Cependant, Charles Leclerc (Ferrari) a émis des réserves concernant les performances d’une équipe concurrente, les considérant comme loin de leur véritable potentiel.
Au dernier jour des essais, Mercedes, grâce à Andrea Kimi Antonelli et George Russell, a dominé les chronos. Dans le paddock, des voix s’élèvent pour suggérer que les Flèches d’Argent cachent leur jeu.
Interrogé sur la position de Red Bull et Mercedes après les tests, Leclerc a déclaré : « Red Bull semble montrer plus de ses cartes que Mercedes, qui, à mon avis, cache une part importante de sa performance. Ça se révélera avec le temps. »
Crédit : Mercedes-Benz Grand Prix Ltd.
George Russell dans sa Mercedes ‘W17’ sur le circuit international de Bahreïn, le 11 février 2026
Des éléments de performance masqués
Les déclarations de Leclerc sur la « masse » de performances cachées s’expliquent par la complexité des nouvelles réglementations de 2026. Il est désormais plus difficile que jamais d’évaluer la hiérarchie simplement à partir des temps au tour.
Les nouvelles unités de puissance de génération actuelle représentent un facteur de différenciation majeure, nécessitant des stratégies variées de gestion de l’énergie, comme le « lift and coast » ou les rétrogradations. Selon Leclerc, l’introduction de ces éléments offre aux équipes plus d’options pour dissimuler leur véritable niveau de performance.
« Auparavant, il y avait seulement deux ou trois paramètres à ajuster pour cacher le potentiel. Maintenant, avec les nouveaux systèmes, il pourrait y avoir de 10 à 15 éléments. Jamais auparavant, il n’a été aussi simple de cacher sa performance. »
Un équilibre entre confiance et prudence
De son côté, la Ferrari SF-26, conduite par Leclerc, a montré une solidité intéressante lors des essais à Bahreïn.

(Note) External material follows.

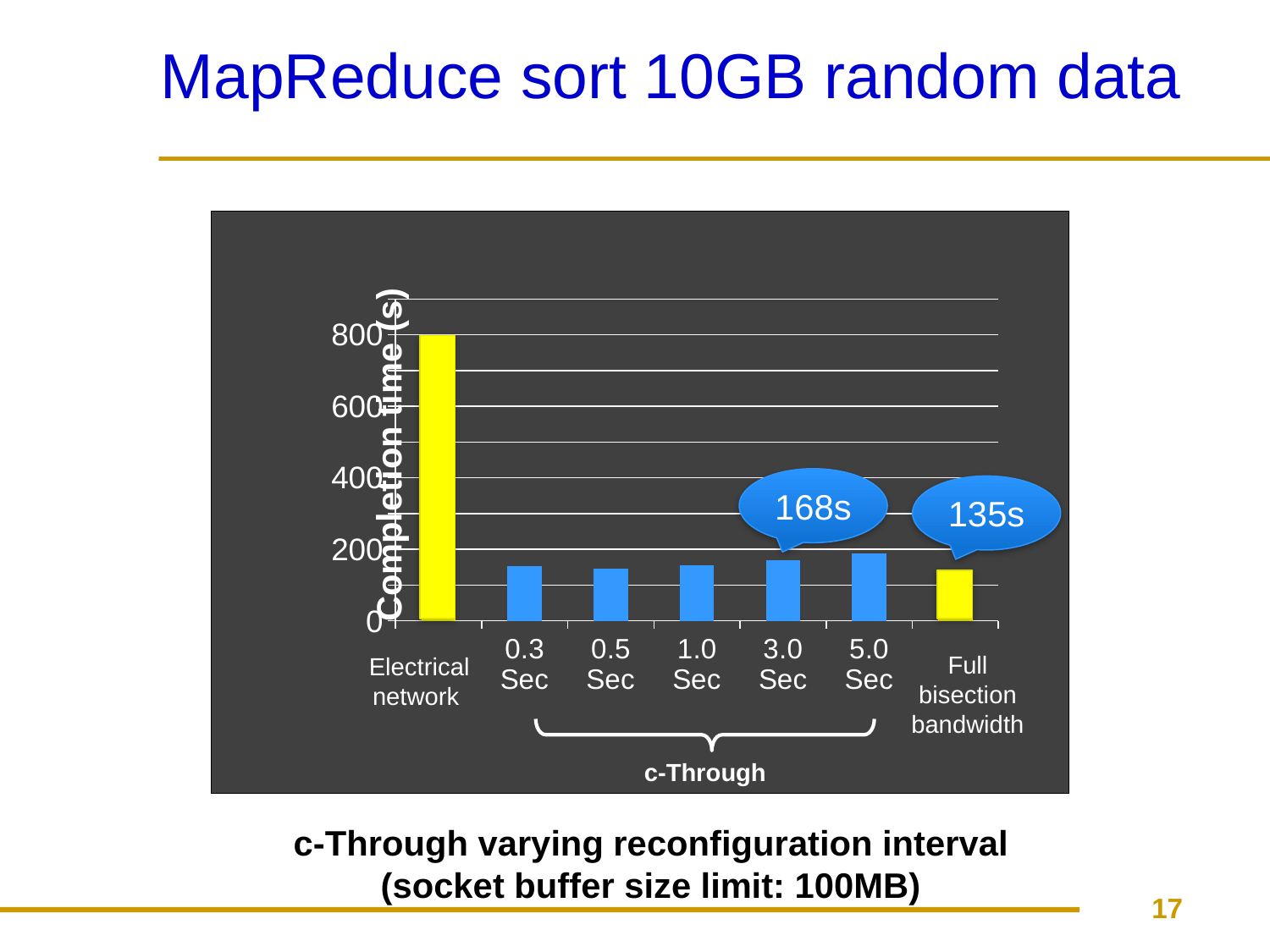
What is the difference in completion time between the 3.0 Sec interval and Full bisection bandwidth? 33s Do the completion times rise or fall from the 1.0 Sec interval to the 5.0 Sec interval? rise What is the label of the y axis? Completion time (s) Which category has the highest completion time? Electrical network What is the completion time for Full bisection bandwidth? 135s Which has the larger completion time, the 5.0 Sec interval or the 0.3 Sec interval? 5.0 Sec Which has the larger completion time, Electrical network or Full bisection bandwidth? Electrical network How many categories are plotted on the x axis? 7 What type of chart is shown on the slide? bar chart What is the completion time for the 3.0 Sec reconfiguration interval? 168s Is the completion time for Electrical network greater or less than 600? greater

Lewis Hamilton, lors du dernier jour, a signé le troisième meilleur temps. Bien qu’il ait rencontré des soucis techniques à la fin de la session, l’équipe a démontré une fiabilité élevée tout au long des tests, accumulant une précieuse quantité de données.

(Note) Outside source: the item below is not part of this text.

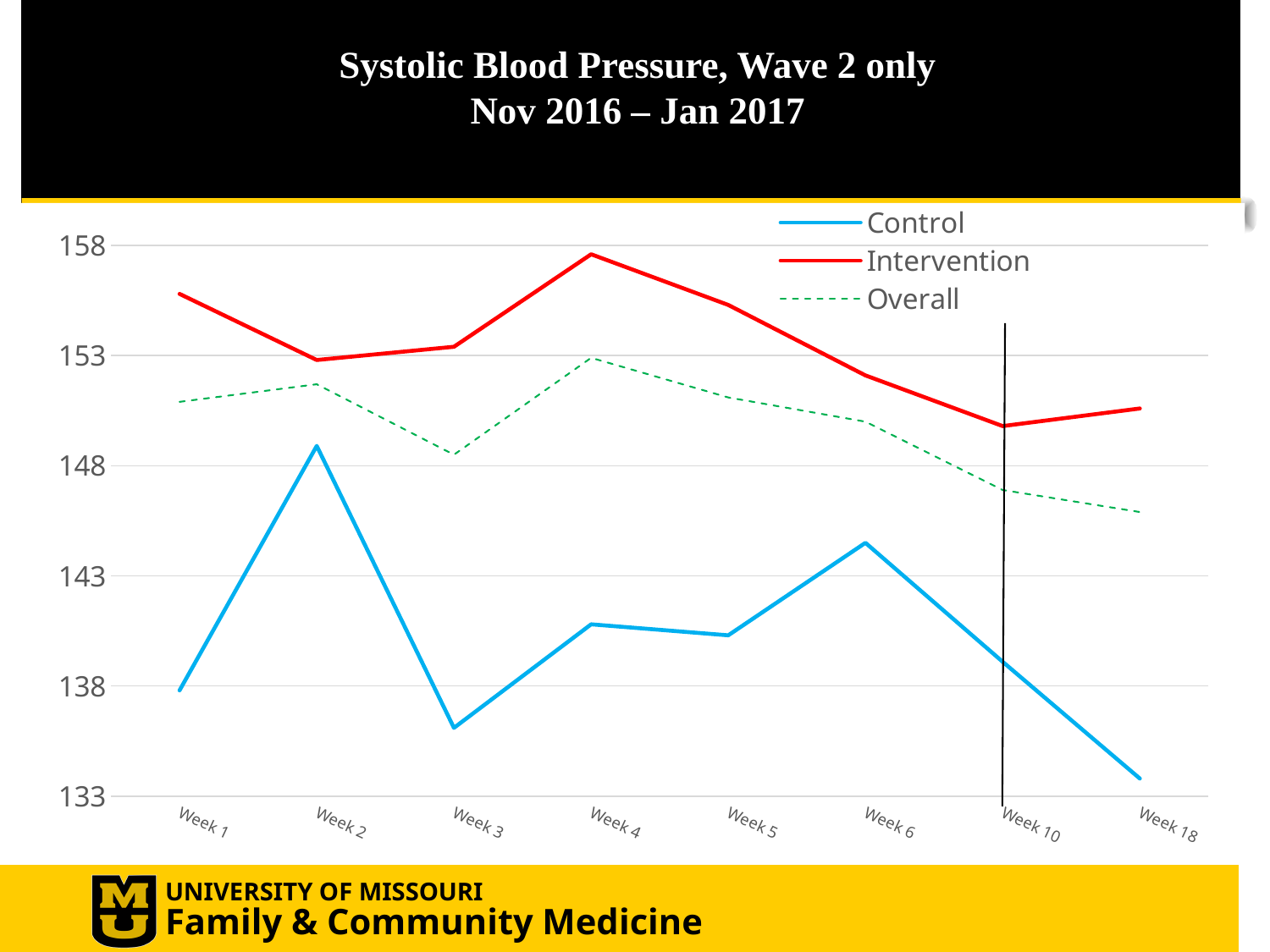
How many series does the legend list? 3 Which series is drawn with a dashed line? Overall At which week does the Control series reach its highest value? Week 2 What kind of chart is shown on the slide? Line chart How many weeks are plotted along the x axis? 8 At Week 4, which series has the higher value, Intervention or Control? Intervention Does the Intervention series rise or fall from Week 4 to Week 10? Fall Is the Overall value at Week 18 greater or less than 148? less At which week does the Intervention series reach its highest value? Week 4 Is the Control value at Week 3 greater or less than 138? less Is the Intervention value at Week 10 greater or less than 153? less At which week does the Control series reach its lowest value? Week 18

Des rumeurs circulent dans le paddock selon lesquelles Ferrari n’aurait pas changé son unité de puissance depuis le shake-down à Barcelone et aurait ainsi mené à bien ces trois jours de tests.

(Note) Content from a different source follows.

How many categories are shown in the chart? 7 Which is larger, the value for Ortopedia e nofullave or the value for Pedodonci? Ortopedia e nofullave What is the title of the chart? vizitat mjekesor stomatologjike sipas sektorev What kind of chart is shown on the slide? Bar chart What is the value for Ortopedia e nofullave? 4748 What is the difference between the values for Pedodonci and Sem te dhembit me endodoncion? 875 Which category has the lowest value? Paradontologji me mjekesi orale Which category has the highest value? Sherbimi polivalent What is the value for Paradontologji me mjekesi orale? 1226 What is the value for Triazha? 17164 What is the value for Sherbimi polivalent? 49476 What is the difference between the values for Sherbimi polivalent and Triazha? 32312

Leclerc reconnaît une bonne fiabilité, qualifiant cela de fait positif, mais il reste prudent au sujet des performances. « C’est une première impression. Tout doit être mis à l’épreuve tant en fiabilité qu’en performance. Pour le moment, nous ne savons pas vraiment où nous nous situons. »
Points à retenir
- Les performances durant les tests de Bahreïn suggèrent une possible réorganisation des forces en 2026.
- La complexité des nouvelles réglementations rend difficile l’évaluation des capacités offensives des équipes.
- Des stratégies de gestion de l’énergie et des unités de puissance avancées deviennent essentielles pour maximiser la performance.
- Ferrari a démontré une bonne fiabilité tout en maintenant un certain suspense sur sa performance réelle.
- Leclerc adopte une approche mesurée, reconnaissant le besoin d’analyses approfondies.
La saison de Formule 1 s’annonce palpitante, entre mystères et révélations. À l’ère des réglementations complexes, il est fascinant de voir comment chaque équipe manœuvre. Les éléments indécelables peuvent faire basculer la performance réelle d’une écurie. La prudence de Leclerc me pousse à réfléchir : dans un environnement où tous les détails comptent, qui aura le dernier mot ? L’équilibre entre confiance et doute semble être la clé de cette nouvelle ère de la F1, et j’ai hâte de voir comment cela se matérialisera sur la piste.